Kurz vor der Europawahl hat Kanzlerin Angela Merkel die Union auf Stimmenverluste eingestimmt. 2004 habe man von der Schwäche der SPD profitiert.
Heidelberg/Hannover. Mit letzten Kundgebungen haben die Parteien am Sonnabend den Europawahlkampf beendet. Nun blicken sie mit Spannung auf die Wahl heute, bei der 64,3 Millionen Bürger aufgerufen sind, über die 99 deutschen Abgeordneten des Europaparlaments zu entscheiden. Sorgen bereitet den Parteien die drohende niedrige Wahlbeteiligung, die schon vor fünf Jahren auf einen Tiefstand von 43 Prozent gesunken war.
Bundeskanzlerin Angela Merkel (CDU) stimmte die eigene Partei auf Stimmenverluste ein. „Wir wollen deutlich stärkste Partei vor der SPD werden“, sagte die CDU-Politikerin „Bild am Sonntag“. Zugleich wies sie darauf hin, dass es bei der Wahl 2004 eine „außergewöhnliche Situation“ gegeben habe. Damals sei die rot-grüne Bundesregierung massiv in der Kritik gestanden und habe daher ein außergewöhnlich schlechtes Ergebnis erzielt. „Von der Schwäche der SPD konnte die Union als damals größte Oppositionspartei überdurchschnittlich profitieren.“ Müntefering sagte in Hannover: „Die wichtigste Erfahrung ist, dass in den letzten ein, zwei, drei Tagen immer noch viel passieren kann.“
Merkel rief die Bürger auf, von ihrem Wahlrecht Gebrauch zu machen.

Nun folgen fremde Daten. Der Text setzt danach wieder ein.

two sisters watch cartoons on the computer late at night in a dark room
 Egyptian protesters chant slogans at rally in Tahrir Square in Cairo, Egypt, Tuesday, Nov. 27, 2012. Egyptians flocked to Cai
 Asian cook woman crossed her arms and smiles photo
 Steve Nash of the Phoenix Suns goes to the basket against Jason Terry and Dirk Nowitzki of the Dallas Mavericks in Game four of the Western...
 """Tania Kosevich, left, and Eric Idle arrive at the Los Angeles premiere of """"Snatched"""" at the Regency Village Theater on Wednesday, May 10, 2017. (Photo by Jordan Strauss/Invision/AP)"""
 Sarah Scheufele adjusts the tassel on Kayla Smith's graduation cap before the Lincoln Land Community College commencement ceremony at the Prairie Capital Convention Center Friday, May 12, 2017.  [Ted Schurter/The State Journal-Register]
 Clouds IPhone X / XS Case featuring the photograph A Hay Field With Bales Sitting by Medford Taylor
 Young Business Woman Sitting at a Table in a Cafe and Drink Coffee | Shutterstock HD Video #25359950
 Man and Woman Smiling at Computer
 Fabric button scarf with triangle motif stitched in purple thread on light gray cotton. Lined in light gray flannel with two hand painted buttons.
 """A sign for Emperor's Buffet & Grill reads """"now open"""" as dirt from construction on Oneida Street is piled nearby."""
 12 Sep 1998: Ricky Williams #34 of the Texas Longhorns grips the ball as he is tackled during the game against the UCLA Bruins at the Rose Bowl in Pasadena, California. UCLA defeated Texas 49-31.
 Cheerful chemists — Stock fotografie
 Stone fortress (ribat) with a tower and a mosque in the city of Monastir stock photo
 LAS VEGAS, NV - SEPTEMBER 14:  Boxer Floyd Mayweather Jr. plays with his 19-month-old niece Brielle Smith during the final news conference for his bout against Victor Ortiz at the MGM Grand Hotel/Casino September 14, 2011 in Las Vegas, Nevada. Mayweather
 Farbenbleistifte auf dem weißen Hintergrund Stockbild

Es gehe um die Weichenstellungen für die Arbeit der Europäischen Union, sagte sie am Sonnabend auf einer Kundgebung in Heidelberg. SPD-Chef Franz Müntefering sagte bei einer Veranstaltung in Hannover mit Blick auf die Wahlbeteiligung: „Ich bin da nicht so pessimistisch.“ Linksparteichef und Spitzenkandidat Lothar Bisky warf Merkel und der großen Koalition vor, für das Desinteresse an der Europapolitik verantwortlich zu sein. „Ihre verfehlte Europapolitik hat dazu geführt, dass sich viele Menschen nicht für europäische Themen interessieren“, erklärte er am Sonnabend.
In den 27 EU-Mitgliedsstaaten sind insgesamt 375 Millionen Menschen zur Wahl aufgerufen. In einigen Staaten wie Großbritannien, Irland und den Niederlanden wurde bereits in den vergangenen Tagen gewählt. Unter den 64,3 Millionen Wahlberechtigten in Deutschland sind 2,1 Millionen Bürger aus anderen EU-Staaten und 4,6 Millionen Erstwähler. 32 Parteien und sonstige politische Vereinigungen mit insgesamt 1196 Kandidaten bewerben sich um die 99 deutschen der künftig 736 Sitze im Europaparlament. Die Parteien führten einen weitgehend lustlosen Wahlkampf, in dem es inhaltlich keine herausragenden Themen gab.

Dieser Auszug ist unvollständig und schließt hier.